Back to Posts

Tool2Vec: a smarter way to find the right tool for your LLM agent

If you've been building LLM agents, you've probably run into this problem before. Your agent needs to call the right tool out of potentially thousands of available ones. You can't just dump all the tool descriptions into the context window, because that gets expensive fast and starts hurting performance. So you need some kind of retrieval system that picks the relevant tools before passing them to the model.

The standard approach is to embed the tool descriptions and do a similarity search against the user query. Sounds reasonable. But there's a catch: tool descriptions are written like documentation, and user queries are written like... how people actually talk. Those two things live in very different parts of the vector space, and that gap causes a lot of retrieval misses.

A paper from UC Berkeley tries to fix this with two things: Tool2Vec and ToolRefiner.

The core idea behind Tool2Vec

The insight here is simple but effective. Instead of embedding the tool's description text, you embed example user queries that were historically used with that tool.

So say you have a tool called find_email_address. Instead of embedding "This tool searches for and returns the email address of a given person", you collect all the user queries that led to this tool being called, embed each of those, and average them together. That average becomes your tool's embedding.

The result is that your tool embeddings now sit right in the middle of where real user queries land in vector space. When a new query comes in, it's naturally much closer to the Tool2Vec embeddings than to description-based ones. They visualized this with t-SNE and you can literally see the Tool2Vec embeddings sitting at the centroids of the query clusters.

It's one of those "why didn't anyone do this earlier" ideas.

ToolRefiner: the second stage

Even with better embeddings, retrieval can get messy when you're dealing with a huge number of tools. A lot of tools do similar things, and simple vector search struggles to differentiate between them when the query is ambiguous or complex.
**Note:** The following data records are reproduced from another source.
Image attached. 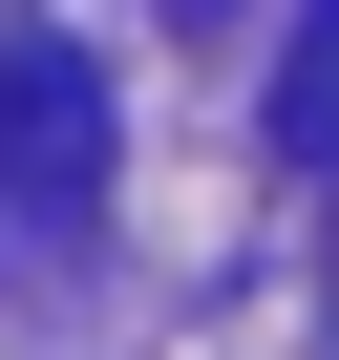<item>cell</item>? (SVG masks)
Returning <instances> with one entry per match:
<instances>
[{"instance_id":"1","label":"cell","mask_w":339,"mask_h":360,"mask_svg":"<svg viewBox=\"0 0 339 360\" xmlns=\"http://www.w3.org/2000/svg\"><path fill=\"white\" fill-rule=\"evenodd\" d=\"M106 212V85H85V43H0V233H85Z\"/></svg>"},{"instance_id":"2","label":"cell","mask_w":339,"mask_h":360,"mask_svg":"<svg viewBox=\"0 0 339 360\" xmlns=\"http://www.w3.org/2000/svg\"><path fill=\"white\" fill-rule=\"evenodd\" d=\"M276 148L339 169V0H297V64H276Z\"/></svg>"}]
</instances>
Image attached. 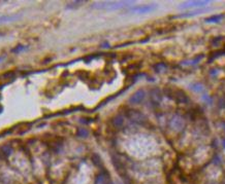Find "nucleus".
Returning a JSON list of instances; mask_svg holds the SVG:
<instances>
[{
	"instance_id": "11",
	"label": "nucleus",
	"mask_w": 225,
	"mask_h": 184,
	"mask_svg": "<svg viewBox=\"0 0 225 184\" xmlns=\"http://www.w3.org/2000/svg\"><path fill=\"white\" fill-rule=\"evenodd\" d=\"M78 136H80V137H87V136H88V132H87L85 129H80V130L78 131Z\"/></svg>"
},
{
	"instance_id": "2",
	"label": "nucleus",
	"mask_w": 225,
	"mask_h": 184,
	"mask_svg": "<svg viewBox=\"0 0 225 184\" xmlns=\"http://www.w3.org/2000/svg\"><path fill=\"white\" fill-rule=\"evenodd\" d=\"M157 8L156 4H145V5H136L129 9V11L132 13H152Z\"/></svg>"
},
{
	"instance_id": "8",
	"label": "nucleus",
	"mask_w": 225,
	"mask_h": 184,
	"mask_svg": "<svg viewBox=\"0 0 225 184\" xmlns=\"http://www.w3.org/2000/svg\"><path fill=\"white\" fill-rule=\"evenodd\" d=\"M26 48H27V47H26L25 45H18V46H16L15 48H13V50H11V52H15V54H19V52L25 50Z\"/></svg>"
},
{
	"instance_id": "10",
	"label": "nucleus",
	"mask_w": 225,
	"mask_h": 184,
	"mask_svg": "<svg viewBox=\"0 0 225 184\" xmlns=\"http://www.w3.org/2000/svg\"><path fill=\"white\" fill-rule=\"evenodd\" d=\"M2 152L4 153L6 156H9V155L11 153V148L9 146H7V145H5V146L2 147Z\"/></svg>"
},
{
	"instance_id": "9",
	"label": "nucleus",
	"mask_w": 225,
	"mask_h": 184,
	"mask_svg": "<svg viewBox=\"0 0 225 184\" xmlns=\"http://www.w3.org/2000/svg\"><path fill=\"white\" fill-rule=\"evenodd\" d=\"M82 3H84V1H74V2H72V3H69L66 7H67V8H74V7L81 5Z\"/></svg>"
},
{
	"instance_id": "7",
	"label": "nucleus",
	"mask_w": 225,
	"mask_h": 184,
	"mask_svg": "<svg viewBox=\"0 0 225 184\" xmlns=\"http://www.w3.org/2000/svg\"><path fill=\"white\" fill-rule=\"evenodd\" d=\"M123 121H124V119H123V117L122 116H116L114 118V120H113V122H114V125L116 127H121L123 125Z\"/></svg>"
},
{
	"instance_id": "6",
	"label": "nucleus",
	"mask_w": 225,
	"mask_h": 184,
	"mask_svg": "<svg viewBox=\"0 0 225 184\" xmlns=\"http://www.w3.org/2000/svg\"><path fill=\"white\" fill-rule=\"evenodd\" d=\"M204 11V9H196V11H188V13H182V15H180V17H182V18L193 17V16L202 13Z\"/></svg>"
},
{
	"instance_id": "12",
	"label": "nucleus",
	"mask_w": 225,
	"mask_h": 184,
	"mask_svg": "<svg viewBox=\"0 0 225 184\" xmlns=\"http://www.w3.org/2000/svg\"><path fill=\"white\" fill-rule=\"evenodd\" d=\"M3 59H4V58H3L2 56H0V62H2V61H3Z\"/></svg>"
},
{
	"instance_id": "1",
	"label": "nucleus",
	"mask_w": 225,
	"mask_h": 184,
	"mask_svg": "<svg viewBox=\"0 0 225 184\" xmlns=\"http://www.w3.org/2000/svg\"><path fill=\"white\" fill-rule=\"evenodd\" d=\"M133 1H105V2H97L92 5L93 8L96 9H106V11H114L122 7L128 6Z\"/></svg>"
},
{
	"instance_id": "3",
	"label": "nucleus",
	"mask_w": 225,
	"mask_h": 184,
	"mask_svg": "<svg viewBox=\"0 0 225 184\" xmlns=\"http://www.w3.org/2000/svg\"><path fill=\"white\" fill-rule=\"evenodd\" d=\"M209 3V1H189V2H184L179 6L180 9H186L190 7H196V6H202Z\"/></svg>"
},
{
	"instance_id": "4",
	"label": "nucleus",
	"mask_w": 225,
	"mask_h": 184,
	"mask_svg": "<svg viewBox=\"0 0 225 184\" xmlns=\"http://www.w3.org/2000/svg\"><path fill=\"white\" fill-rule=\"evenodd\" d=\"M144 98H145V92L143 90H139L130 97L129 102L132 104H137V103H141L144 100Z\"/></svg>"
},
{
	"instance_id": "5",
	"label": "nucleus",
	"mask_w": 225,
	"mask_h": 184,
	"mask_svg": "<svg viewBox=\"0 0 225 184\" xmlns=\"http://www.w3.org/2000/svg\"><path fill=\"white\" fill-rule=\"evenodd\" d=\"M21 17L20 15H9V16H1L0 17V24L2 23H7V22H13L18 20Z\"/></svg>"
}]
</instances>
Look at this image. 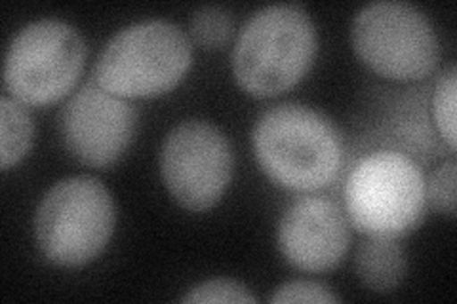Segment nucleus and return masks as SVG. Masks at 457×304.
<instances>
[{"label":"nucleus","mask_w":457,"mask_h":304,"mask_svg":"<svg viewBox=\"0 0 457 304\" xmlns=\"http://www.w3.org/2000/svg\"><path fill=\"white\" fill-rule=\"evenodd\" d=\"M233 149L220 129L204 120H185L162 143L161 171L178 204L204 211L218 204L233 176Z\"/></svg>","instance_id":"nucleus-8"},{"label":"nucleus","mask_w":457,"mask_h":304,"mask_svg":"<svg viewBox=\"0 0 457 304\" xmlns=\"http://www.w3.org/2000/svg\"><path fill=\"white\" fill-rule=\"evenodd\" d=\"M270 302H339L341 297L336 295L330 287L319 282L295 280L280 285L277 292L269 297Z\"/></svg>","instance_id":"nucleus-17"},{"label":"nucleus","mask_w":457,"mask_h":304,"mask_svg":"<svg viewBox=\"0 0 457 304\" xmlns=\"http://www.w3.org/2000/svg\"><path fill=\"white\" fill-rule=\"evenodd\" d=\"M354 268L371 292L389 293L406 276V253L395 238L364 240L354 255Z\"/></svg>","instance_id":"nucleus-11"},{"label":"nucleus","mask_w":457,"mask_h":304,"mask_svg":"<svg viewBox=\"0 0 457 304\" xmlns=\"http://www.w3.org/2000/svg\"><path fill=\"white\" fill-rule=\"evenodd\" d=\"M349 243L347 213L326 196L297 198L278 223V248L299 270L324 272L337 267Z\"/></svg>","instance_id":"nucleus-10"},{"label":"nucleus","mask_w":457,"mask_h":304,"mask_svg":"<svg viewBox=\"0 0 457 304\" xmlns=\"http://www.w3.org/2000/svg\"><path fill=\"white\" fill-rule=\"evenodd\" d=\"M137 124L130 101L88 80L69 97L60 129L67 151L92 168H109L124 154Z\"/></svg>","instance_id":"nucleus-9"},{"label":"nucleus","mask_w":457,"mask_h":304,"mask_svg":"<svg viewBox=\"0 0 457 304\" xmlns=\"http://www.w3.org/2000/svg\"><path fill=\"white\" fill-rule=\"evenodd\" d=\"M353 46L383 77L423 78L438 63V37L425 13L400 0H376L353 20Z\"/></svg>","instance_id":"nucleus-7"},{"label":"nucleus","mask_w":457,"mask_h":304,"mask_svg":"<svg viewBox=\"0 0 457 304\" xmlns=\"http://www.w3.org/2000/svg\"><path fill=\"white\" fill-rule=\"evenodd\" d=\"M455 179H457V168L455 160L445 162L438 166L428 181H425V193L427 201L436 211L446 213L450 217L455 215Z\"/></svg>","instance_id":"nucleus-15"},{"label":"nucleus","mask_w":457,"mask_h":304,"mask_svg":"<svg viewBox=\"0 0 457 304\" xmlns=\"http://www.w3.org/2000/svg\"><path fill=\"white\" fill-rule=\"evenodd\" d=\"M114 201L90 176L55 183L40 200L35 236L40 253L57 267H80L105 250L114 230Z\"/></svg>","instance_id":"nucleus-5"},{"label":"nucleus","mask_w":457,"mask_h":304,"mask_svg":"<svg viewBox=\"0 0 457 304\" xmlns=\"http://www.w3.org/2000/svg\"><path fill=\"white\" fill-rule=\"evenodd\" d=\"M86 63V42L67 21L45 18L27 23L12 38L4 84L23 105H50L65 97Z\"/></svg>","instance_id":"nucleus-6"},{"label":"nucleus","mask_w":457,"mask_h":304,"mask_svg":"<svg viewBox=\"0 0 457 304\" xmlns=\"http://www.w3.org/2000/svg\"><path fill=\"white\" fill-rule=\"evenodd\" d=\"M253 152L267 176L284 188L312 193L330 185L343 164V141L322 112L280 103L257 119Z\"/></svg>","instance_id":"nucleus-1"},{"label":"nucleus","mask_w":457,"mask_h":304,"mask_svg":"<svg viewBox=\"0 0 457 304\" xmlns=\"http://www.w3.org/2000/svg\"><path fill=\"white\" fill-rule=\"evenodd\" d=\"M455 92H457V70L450 65L442 70L435 84L433 94V114L440 136L445 137L448 147L455 151Z\"/></svg>","instance_id":"nucleus-14"},{"label":"nucleus","mask_w":457,"mask_h":304,"mask_svg":"<svg viewBox=\"0 0 457 304\" xmlns=\"http://www.w3.org/2000/svg\"><path fill=\"white\" fill-rule=\"evenodd\" d=\"M317 55V29L299 4H269L242 27L233 48V72L252 95L269 97L305 77Z\"/></svg>","instance_id":"nucleus-2"},{"label":"nucleus","mask_w":457,"mask_h":304,"mask_svg":"<svg viewBox=\"0 0 457 304\" xmlns=\"http://www.w3.org/2000/svg\"><path fill=\"white\" fill-rule=\"evenodd\" d=\"M183 302H255V297L248 289L235 280H208L193 287L187 295L181 297Z\"/></svg>","instance_id":"nucleus-16"},{"label":"nucleus","mask_w":457,"mask_h":304,"mask_svg":"<svg viewBox=\"0 0 457 304\" xmlns=\"http://www.w3.org/2000/svg\"><path fill=\"white\" fill-rule=\"evenodd\" d=\"M349 223L370 238H403L425 213V176L416 160L396 151H378L356 164L345 183Z\"/></svg>","instance_id":"nucleus-4"},{"label":"nucleus","mask_w":457,"mask_h":304,"mask_svg":"<svg viewBox=\"0 0 457 304\" xmlns=\"http://www.w3.org/2000/svg\"><path fill=\"white\" fill-rule=\"evenodd\" d=\"M35 124L21 101L0 97V164L3 169L18 164L33 144Z\"/></svg>","instance_id":"nucleus-12"},{"label":"nucleus","mask_w":457,"mask_h":304,"mask_svg":"<svg viewBox=\"0 0 457 304\" xmlns=\"http://www.w3.org/2000/svg\"><path fill=\"white\" fill-rule=\"evenodd\" d=\"M231 12L218 4L198 8L191 18V38L203 48H220L233 35Z\"/></svg>","instance_id":"nucleus-13"},{"label":"nucleus","mask_w":457,"mask_h":304,"mask_svg":"<svg viewBox=\"0 0 457 304\" xmlns=\"http://www.w3.org/2000/svg\"><path fill=\"white\" fill-rule=\"evenodd\" d=\"M191 60V40L176 23L143 20L109 38L96 62L94 80L124 99L161 95L185 77Z\"/></svg>","instance_id":"nucleus-3"}]
</instances>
This is where ToolRefiner comes in. The system works in two stages:

  1. A fast retriever (Tool2Vec or a multi-label classifier) narrows the pool down from thousands of tools to a small candidate set of around 32 to 64 tools.
  2. ToolRefiner then takes the user query and the Tool2Vec embeddings of those candidates, and runs them all through a fine-tuned DeBERTa-V3-xsmall model in a single forward pass to produce the final ranked list.

The key thing here is the "single forward pass" bit. Normal rerankers compare each tool to the query one by one, which doesn't let the model reason about how the tools relate to each other. ToolRefiner processes all candidates together, so it can pick up on interactions between tools and figure out which combination actually makes sense for the query.

The model itself is only 22M parameters, so it's fast and cheap to run.

Results

They tested on ToolBench and a new dataset they built called ToolBank. ToolBank is more interesting to me because they used Llama-3-70B to generate queries that follow natural tool co-occurrence patterns, so the queries feel more like what a real user would ask rather than the more robotic queries in ToolBench. In a head-to-head evaluation, ToolBank queries had a 60% win rate on naturalness and fluency over ToolBench.

On the hardest split of ToolBench, the framework hit a Recall@3 of 75.23, compared to the ToolBench Retriever's 54.07. That's a pretty big jump. On ToolBank's domain-specific tasks (Numpy, Pandas, AWS), they saw up to 30.5 improvement in Recall@K over description-based retrieval.

What I think

The core lesson from this paper is that the data you use to represent a tool matters way more than the documentation text. If you have historical usage data, use it. The gap between "how tools are documented" and "how people actually ask for them" is real, and Tool2Vec directly addresses that by learning from actual usage rather than from static text.

ToolRefiner is a nice addition on top, but Tool2Vec alone already produces a significant improvement. The two-stage setup is practical too since you are not replacing your existing retriever entirely, just adding a lightweight refinement step on top.

If you're building anything that involves tool selection at scale, this paper is worth a read.